Die Qualität von S.s lesenswertem, soziologie-theoretisch interessantem und informativem Buch besteht darin, die Religionstheorien von Hobbes, Durkheim und Simmel konsequent auf die ordnungstheoretischen Entwürfe dieser drei Klassiker rückzubeziehen und zugleich an religionspolitische Herausforderungen für die Gegenwartsgesellschaft insbesondere in Deutschland anzuschließen. Jedoch fehlt meines Erachtens in S.s Gedankengang eine Differenzierung der Akteure, die Religionspolitik betreiben beziehungsweise in S.s Sinn betreiben sollten. Es entsteht bei der Lek­türe des Buchs der Eindruck, dass organisierte Religionsgemeinschaften und staatliche Vertreter mit der sozialen Ordnung und gesellschaftlichen Integration dasselbe verbinden. Davon ist aber in einer pluralistischen Gesellschaft nicht auszugehen, zumal un­ter rechtsstaatlichen Gesichtspunkten (auch im deutschen Kooperationsverhältnis) staatliche Religionspolitik und religionsgemeinschaftliche (kirchliche) Religionspolitik nicht gleichgesetzt werden können. Gerade dann, wenn in Simmels Perspektive religionspolitische Konflikte als Innovationspotentiale sozialer Ordnung ge­dacht werden, wird es notwendig, religionspolitische Interessen zu unterscheiden. Darüber hinaus erfasst S. mit dem Begriff ›Religion‹ ungleiche, als religiös, sakral oder auch religioid bezeichnete Dinge oder stellt eine ungebrochene Linie zwischen ›Religion‹, ›Glauben‹ und ›religiösen Semantiken‹ her.
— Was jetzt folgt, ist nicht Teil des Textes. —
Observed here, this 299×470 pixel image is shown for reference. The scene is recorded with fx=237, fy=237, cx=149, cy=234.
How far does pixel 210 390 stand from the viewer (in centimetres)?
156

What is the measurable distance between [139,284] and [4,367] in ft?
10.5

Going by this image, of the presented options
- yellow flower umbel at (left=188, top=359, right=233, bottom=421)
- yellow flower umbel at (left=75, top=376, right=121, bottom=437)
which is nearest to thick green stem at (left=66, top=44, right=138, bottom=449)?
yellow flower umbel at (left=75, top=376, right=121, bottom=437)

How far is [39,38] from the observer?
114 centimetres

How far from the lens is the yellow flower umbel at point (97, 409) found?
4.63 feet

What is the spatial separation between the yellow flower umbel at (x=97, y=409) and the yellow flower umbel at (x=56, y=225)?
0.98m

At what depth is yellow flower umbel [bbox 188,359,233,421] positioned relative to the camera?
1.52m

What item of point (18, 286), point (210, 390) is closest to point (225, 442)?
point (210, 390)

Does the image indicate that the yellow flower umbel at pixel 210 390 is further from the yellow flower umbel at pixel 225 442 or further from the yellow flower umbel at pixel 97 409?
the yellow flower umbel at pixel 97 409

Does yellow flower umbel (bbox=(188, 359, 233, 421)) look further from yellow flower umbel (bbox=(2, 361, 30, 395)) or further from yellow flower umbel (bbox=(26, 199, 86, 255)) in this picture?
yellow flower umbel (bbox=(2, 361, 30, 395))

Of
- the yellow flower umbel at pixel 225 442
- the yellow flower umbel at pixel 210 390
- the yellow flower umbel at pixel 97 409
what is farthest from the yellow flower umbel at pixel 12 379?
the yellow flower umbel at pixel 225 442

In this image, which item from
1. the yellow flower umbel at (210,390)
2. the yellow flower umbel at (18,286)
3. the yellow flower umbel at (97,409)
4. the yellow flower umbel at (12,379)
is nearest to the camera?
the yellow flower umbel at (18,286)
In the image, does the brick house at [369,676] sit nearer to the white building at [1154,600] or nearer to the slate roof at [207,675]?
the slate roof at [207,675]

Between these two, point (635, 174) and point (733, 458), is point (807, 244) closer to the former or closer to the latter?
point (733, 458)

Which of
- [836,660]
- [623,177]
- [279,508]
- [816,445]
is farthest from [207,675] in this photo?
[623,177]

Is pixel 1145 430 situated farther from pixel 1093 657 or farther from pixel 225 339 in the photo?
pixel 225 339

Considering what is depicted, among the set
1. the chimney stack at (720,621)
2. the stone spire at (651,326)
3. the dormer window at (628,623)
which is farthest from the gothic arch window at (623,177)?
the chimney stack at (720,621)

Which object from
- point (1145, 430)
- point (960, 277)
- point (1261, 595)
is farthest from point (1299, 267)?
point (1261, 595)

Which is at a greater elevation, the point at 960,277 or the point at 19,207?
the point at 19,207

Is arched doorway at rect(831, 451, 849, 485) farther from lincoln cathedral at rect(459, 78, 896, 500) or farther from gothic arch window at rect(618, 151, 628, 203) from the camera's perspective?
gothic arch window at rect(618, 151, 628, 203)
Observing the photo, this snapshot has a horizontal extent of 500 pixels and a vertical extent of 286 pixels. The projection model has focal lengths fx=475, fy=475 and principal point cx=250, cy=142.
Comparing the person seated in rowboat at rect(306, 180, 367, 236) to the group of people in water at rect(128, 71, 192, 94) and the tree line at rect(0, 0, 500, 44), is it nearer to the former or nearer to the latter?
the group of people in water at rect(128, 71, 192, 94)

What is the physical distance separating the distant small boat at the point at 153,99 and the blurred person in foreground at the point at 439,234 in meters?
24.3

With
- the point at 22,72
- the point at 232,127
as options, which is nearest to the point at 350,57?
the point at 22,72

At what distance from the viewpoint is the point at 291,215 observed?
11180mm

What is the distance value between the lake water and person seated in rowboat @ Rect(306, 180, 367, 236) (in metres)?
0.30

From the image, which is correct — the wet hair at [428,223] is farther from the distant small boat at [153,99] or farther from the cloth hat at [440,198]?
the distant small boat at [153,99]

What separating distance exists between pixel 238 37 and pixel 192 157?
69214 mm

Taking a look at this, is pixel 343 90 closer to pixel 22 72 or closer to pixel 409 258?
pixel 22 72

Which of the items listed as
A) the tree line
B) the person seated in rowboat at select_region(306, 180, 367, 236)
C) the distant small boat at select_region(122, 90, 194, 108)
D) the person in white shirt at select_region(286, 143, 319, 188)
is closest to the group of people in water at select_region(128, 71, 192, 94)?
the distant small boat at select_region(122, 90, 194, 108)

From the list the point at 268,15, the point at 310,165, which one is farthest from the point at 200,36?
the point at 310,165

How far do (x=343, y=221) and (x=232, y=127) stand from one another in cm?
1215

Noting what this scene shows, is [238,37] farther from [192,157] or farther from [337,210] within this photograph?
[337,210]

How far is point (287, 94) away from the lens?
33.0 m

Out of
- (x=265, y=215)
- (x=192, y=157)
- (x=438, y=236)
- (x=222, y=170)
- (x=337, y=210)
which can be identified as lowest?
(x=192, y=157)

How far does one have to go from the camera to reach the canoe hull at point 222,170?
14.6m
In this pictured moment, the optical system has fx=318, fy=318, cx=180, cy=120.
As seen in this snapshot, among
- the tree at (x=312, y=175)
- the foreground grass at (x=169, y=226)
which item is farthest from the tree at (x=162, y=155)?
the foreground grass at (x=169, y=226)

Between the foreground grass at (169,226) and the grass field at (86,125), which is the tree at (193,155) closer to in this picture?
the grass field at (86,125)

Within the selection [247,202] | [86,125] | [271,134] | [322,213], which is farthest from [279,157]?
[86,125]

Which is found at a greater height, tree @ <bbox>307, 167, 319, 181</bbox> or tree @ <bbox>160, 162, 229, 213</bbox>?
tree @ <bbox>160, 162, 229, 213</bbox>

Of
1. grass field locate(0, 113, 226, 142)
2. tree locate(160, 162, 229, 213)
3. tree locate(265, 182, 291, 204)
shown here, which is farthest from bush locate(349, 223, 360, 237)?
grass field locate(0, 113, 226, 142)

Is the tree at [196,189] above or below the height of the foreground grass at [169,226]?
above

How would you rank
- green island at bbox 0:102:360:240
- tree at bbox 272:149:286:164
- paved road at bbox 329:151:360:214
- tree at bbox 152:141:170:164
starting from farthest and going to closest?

Dies gehört unter dem christlich inspirierten Blickwinkel, den S. einnimmt, durchaus zu­sammen, ist aber meines Erachtens soziologisch und religionstheo­retisch zu differenzieren, um verstehen zu können, wie soziale Ordnung im Allgemeinen und durch Religionspolitik im Besonderen hergestellt, legitimiert oder auch im Hinblick auf individuelle Freiheit und individuelle Bedürfnisse nach Erwartungssicherheit verändert werden kann beziehungsweise sollte.